An European report called ‘Profiting from Injustice’ says that there were 450 such known investor-state cases by the end of 2011.
“Health ministers certainly have to be sensitive to making sure that ISDS provisions are controlled under new agreements,” said Frederick M. Abbot, an American academic, calling such mechanisms “a major threat”.
The challenge is also that health ministers don’t find space on the negotiating table when these trade deals are brokered.
“If you are not around the table, I was told, you are on the menu,” Dr. Chan said on a lighter vein though effectively putting her point across.
The ongoing trip of the US president Barack Obama to Asia to push, among other things, the Trans Pacific Partnership (TPP)–12-nation Pacific Rim trade deal—has made human rights experts, policy makers and academics edgy.
Prof Abbot also pointed out the “problematic” aspects of compulsory licensing exemptions in the TPP and the lack of clarity on how the agreement would sit with commitments made under Doha Declaration.
“The TPP is the worst-ever trade agreement with respect to access to medicines,” Rohit Malpani of MSF said.
Pharmacy for the poor
India is known as the pharmacy of the developing countries for its robust generic industry that supplies drugs to parts of the world that would be unable to afford such treatments otherwise—more than 50 percent of its $10bn annual generic medicine production is exported.

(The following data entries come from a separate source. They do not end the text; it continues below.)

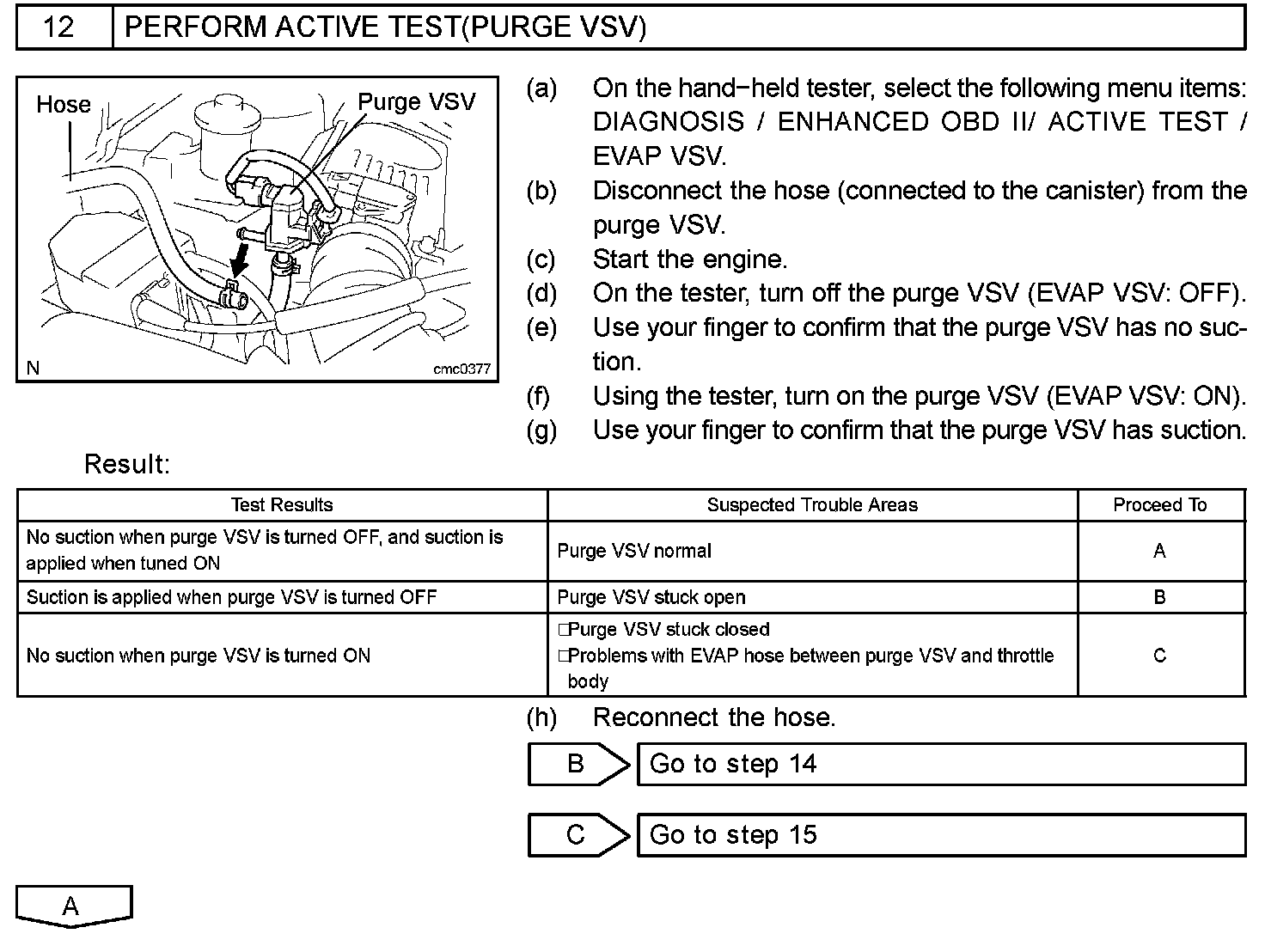 12 PERFORM ACTIVE TEST(PURGE VSV)

Hose
Purge VSV
N
cmc0377

(a) On the hand−held tester, select the following menu items: DIAGNOSIS / ENHANCED OBD II/ ACTIVE TEST / EVAP VSV.
(b) Disconnect the hose (connected to the canister) from the purge VSV.
(c) Start the engine.
(d) On the tester, turn off the purge VSV (EVAP VSV: OFF).
(e) Use your finger to confirm that the purge VSV has no suction.
(f) Using the tester, turn on the purge VSV (EVAP VSV: ON).
(g) Use your finger to confirm that the purge VSV has suction.

Result:

| Test Results | Suspected Trouble Areas | Proceed To |
|---|---|---|
| No suction when purge VSV is turned OFF, and suction is applied when tuned ON | Purge VSV normal | A |
| Suction is applied when purge VSV is turned OFF | Purge VSV stuck open | B |
| No suction when purge VSV is turned ON | □Purge VSV stuck closed □Problems with EVAP hose between purge VSV and throttle body | C |

(h) Reconnect the hose.

B Go to step 14

C Go to step 15

A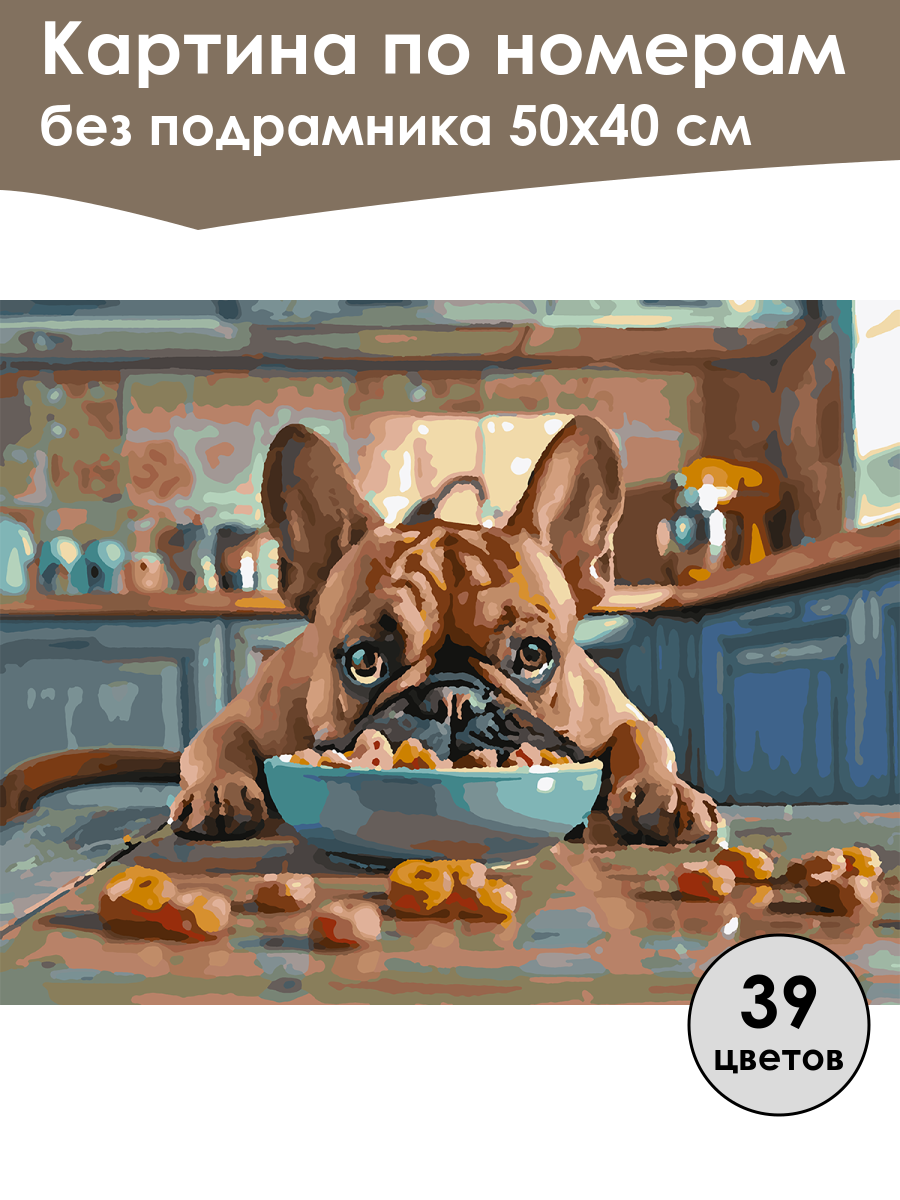 Картина по номерам
без подрамника 50х40 см

39
цветов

For instance, in Africa, it currently costs $2 bn per year for putting 15 million people on HIV treatment that works out to $80 per person per year which otherwise would have spiked up to $150 bn per year. “If we didn’t have India, no way could we have accessed those 15 million people at those costs of $2 billion,” said Michel Sidibé said.
Even after the innovation of HIV medicines, it took governments eight years to get them to the African people due to strict patent laws. “We were just seeing people die in hospitals– no access, no hope, till the Indian generics burst into African hospitals,” he said.

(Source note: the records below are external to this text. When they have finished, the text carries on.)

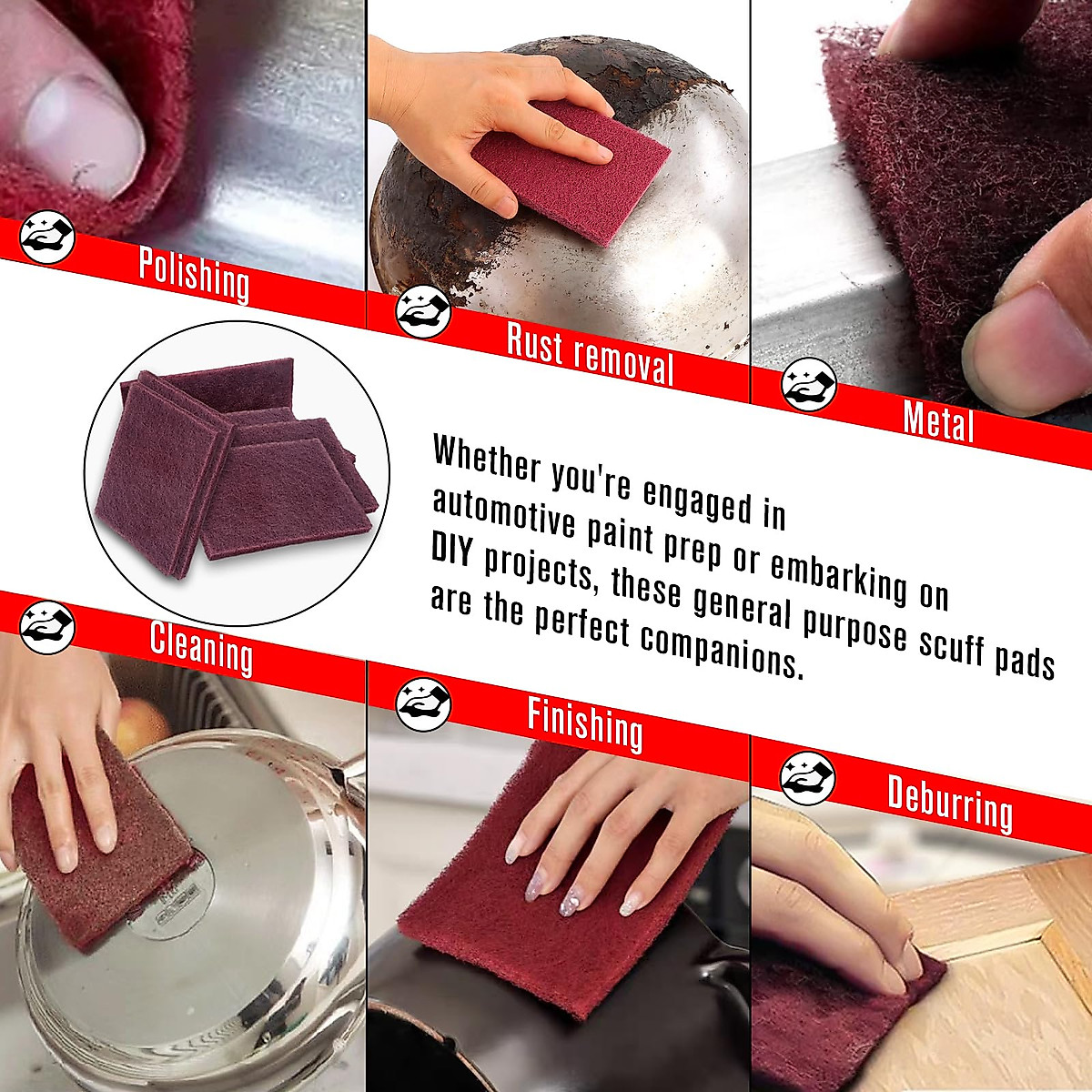 Polishing

Rust removal

Metal

Whether you're engaged in automotive paint prep or embarking on DIY projects, these general purpose scuff pads are the perfect companions.

Cleaning

Finishing

Deburring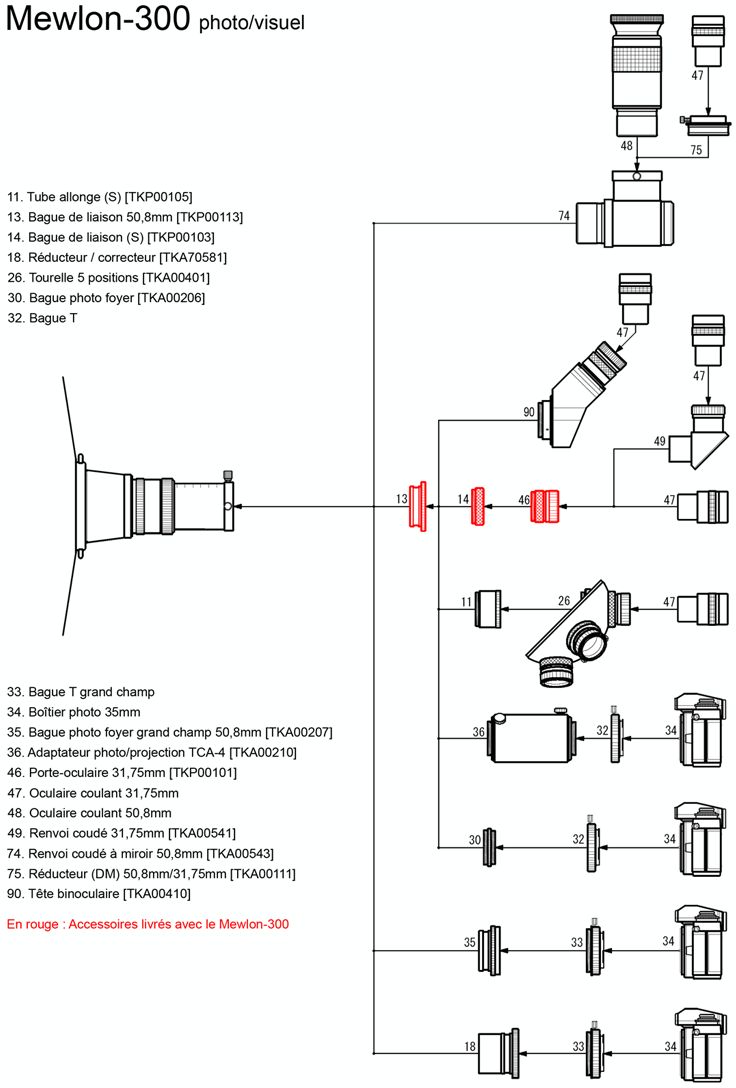 Mewlon-300 photo/visuel

11. Tube allonge (S) [TKP00105]
13. Bague de liaison 50,8mm [TKP00113]
14. Bague de liaison (S) [TKP00103]
18. Réducteur / correcteur [TKA70581]
26. Tourelle 5 positions [TKA00401]
30. Bague photo foyer [TKA00206]
32. Bague T

33. Bague T grand champ
34. Boîtier photo 35mm
35. Bague photo foyer grand champ 50,8mm [TKA00207]
36. Adaptateur photo/projection TCA-4 [TKA00210]
46. Porte-oculaire 31,75mm [TKP00101]
47. Oculaire coulant 31,75mm
48. Oculaire coulant 50,8mm
49. Renvoi coudé 31,75mm [TKA00541]
74. Renvoi coudé à miroir 50,8mm [TKA00543]
75. Réducteur (DM) 50,8mm/31,75mm [TKA00111]
90. Tête binoculaire [TKA00410]

En rouge : Accessoires livrés avec le Mewlon-300

47
48
75
74
47
47
90
49
13
14
46
47
11
26
47
36
32
34
30
32
34
35
33
34
18
33
34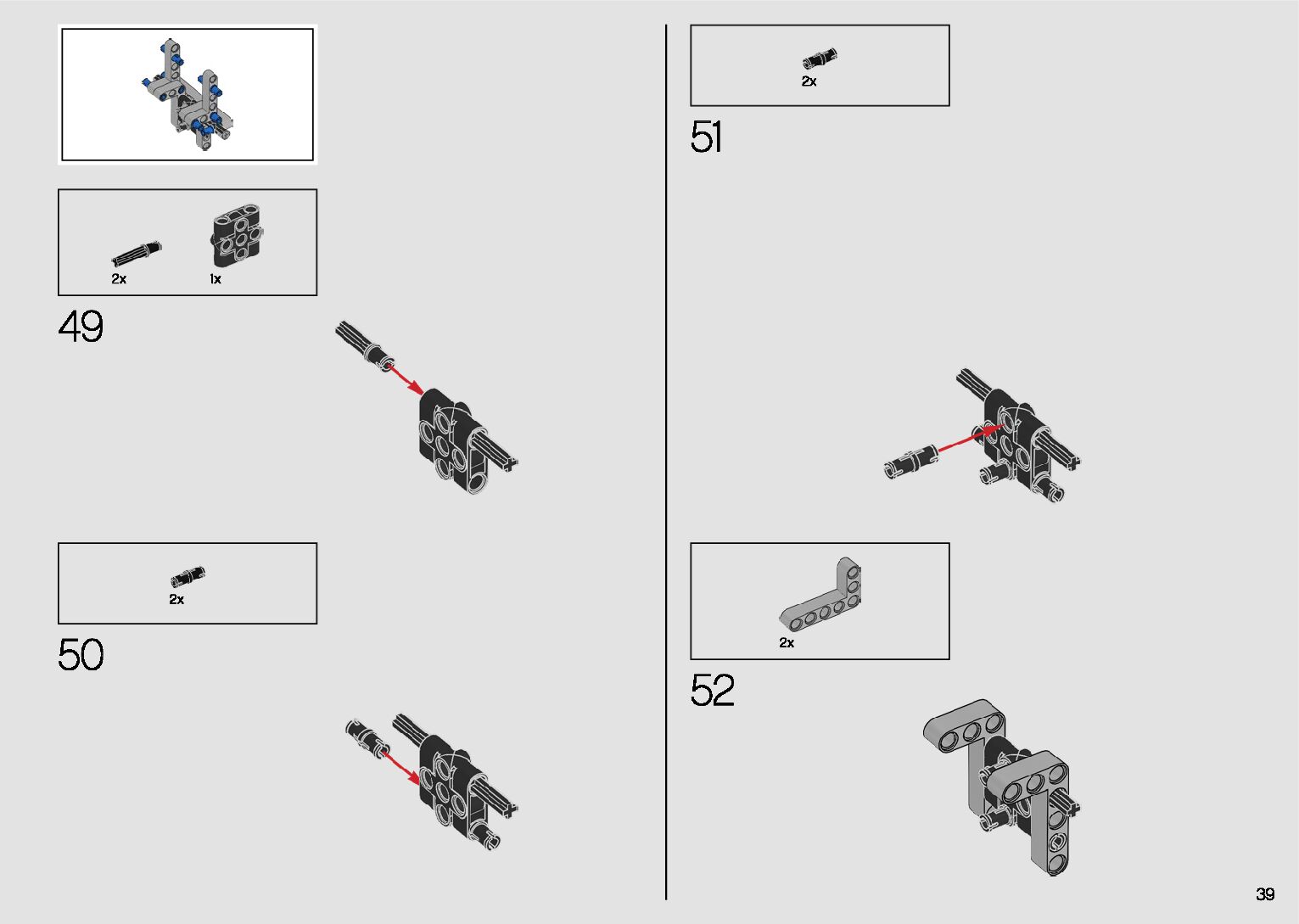 2x 1x

49

2x

50

2x

51

2x

52

39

Referring to the Indian Patent Act, Naik cited the example of the expensive anti-cancer drug, Sorafenib, for which India issued a compulsory licence because the patented invention was not available at a reasonable price.
“The Indian Courts, including the highest court, upheld the decision of the Indian Patents Office,” he added.
MSF urged India to “reject” the pressures exerted by through trade negotiations by US drugs’ companies “that seek to undermine its role as the pharmacy to the developing world”. The Regional Economic Comprehensive Partnership agreement could also potentially negatively impact the accessibility of affordable medicines in all the 16 negotiating countries, including India and China, the humanitarian organisation said.
“BRICS countries can resist trade agreements that block use of TRIPS flexibilities. They can do that,” Sidibé said.
States have a core obligation to protect the fundamental human rights of their citizens and “nothing that is negotiated under a free trade agreement can prevent a government from taking the necessary measures to invoke and defend that core obligation,” Abbot said.